Source extract:

- - -

1984 anti-Hillary Clinton ad creator admits role.

The creator of an online advert that parodies Apple's seminal 1984 Super Bowl advert has revealed his identity, and promptly lost his job.

The advert used footage from film director Ridley Scott's famous TV commercial based on George Orwell's Nineteen Eighty-Four, which launched Apple during the 1984 Super Bowl. 

The new version uses much of the same footage, substituting Big Brother with Hillary Clinton.

The spoof advert, which ends with a link to the campaign website of Democratic presidential contender Barack Obama, went up on YouTube over the weekend and has already had over 400,000 viewings. 

Obama, who has vowed to run a clean campaign, has confirmed that his staff had nothing to do with the video.

Speculation has been mounting as to the identity of the author, YouTube member 'ParkRidge47'. (Hillary Clinton was born in Park Ridge, Illinois in 1947.)

Some thought it was an attempt by Republicans to discredit both Democratic front runners, while others saw it as a way for Obama to run attack adverts without besmirching his reputation.

Last night political blog Huffington Post carried the answer. The work belonged to Phil de Vellis, who works for IT consultancy Blue State Digital.

- - -

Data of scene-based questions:
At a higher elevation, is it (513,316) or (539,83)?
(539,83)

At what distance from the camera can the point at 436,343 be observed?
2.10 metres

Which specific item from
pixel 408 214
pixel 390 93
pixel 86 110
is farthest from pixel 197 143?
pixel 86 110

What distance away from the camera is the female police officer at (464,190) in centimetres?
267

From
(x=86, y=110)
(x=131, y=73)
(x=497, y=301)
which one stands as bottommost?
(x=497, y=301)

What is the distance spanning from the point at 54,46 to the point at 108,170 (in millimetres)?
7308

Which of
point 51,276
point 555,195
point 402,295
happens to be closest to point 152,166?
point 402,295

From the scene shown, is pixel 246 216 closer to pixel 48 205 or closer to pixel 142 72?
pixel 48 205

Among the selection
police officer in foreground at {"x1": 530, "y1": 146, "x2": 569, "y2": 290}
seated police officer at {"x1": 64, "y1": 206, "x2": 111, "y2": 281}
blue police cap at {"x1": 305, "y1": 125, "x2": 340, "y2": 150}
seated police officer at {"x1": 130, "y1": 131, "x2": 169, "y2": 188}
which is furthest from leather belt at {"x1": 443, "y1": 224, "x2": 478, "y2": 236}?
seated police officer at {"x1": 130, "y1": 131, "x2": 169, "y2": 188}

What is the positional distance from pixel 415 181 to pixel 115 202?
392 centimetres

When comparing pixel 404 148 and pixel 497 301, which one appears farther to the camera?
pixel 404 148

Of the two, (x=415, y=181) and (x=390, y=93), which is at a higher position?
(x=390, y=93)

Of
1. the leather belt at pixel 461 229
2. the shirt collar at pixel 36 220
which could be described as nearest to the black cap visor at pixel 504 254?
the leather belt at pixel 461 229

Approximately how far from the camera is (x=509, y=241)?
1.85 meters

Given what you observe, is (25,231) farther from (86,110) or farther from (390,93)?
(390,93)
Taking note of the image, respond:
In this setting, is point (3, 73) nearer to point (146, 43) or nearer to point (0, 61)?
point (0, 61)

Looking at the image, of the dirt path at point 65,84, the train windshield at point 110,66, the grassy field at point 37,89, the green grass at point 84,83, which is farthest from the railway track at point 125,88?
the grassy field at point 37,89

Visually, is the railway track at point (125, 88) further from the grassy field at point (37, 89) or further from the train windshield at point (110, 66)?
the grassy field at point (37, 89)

- - -

Carry on the news piece about the Hillary Clinton parody of Apple's 1984 ad, picking up right after its final sentence.

"I did it. And I'm proud of it. The campaigns had no idea who made it. Not the Obama campaign, not the Clinton campaign, nor any other campaign," de Vellis wrote in a blog entry.

"I made the ad on a Sunday afternoon in my apartment using my personal equipment [a Mac and some software], uploaded it to YouTube, and sent links around to blogs.

"This ad was not the first citizen ad, and it will not be the last. The game has changed."

De Vellis added that his company had no idea that he was the author, but that he has since resigned to avoid any embarrassment to his employers.

However, several political consultants are expected to compete for his services in the future as the advert has caused a storm in the US and proved more watchable than any professionally prepared video messages.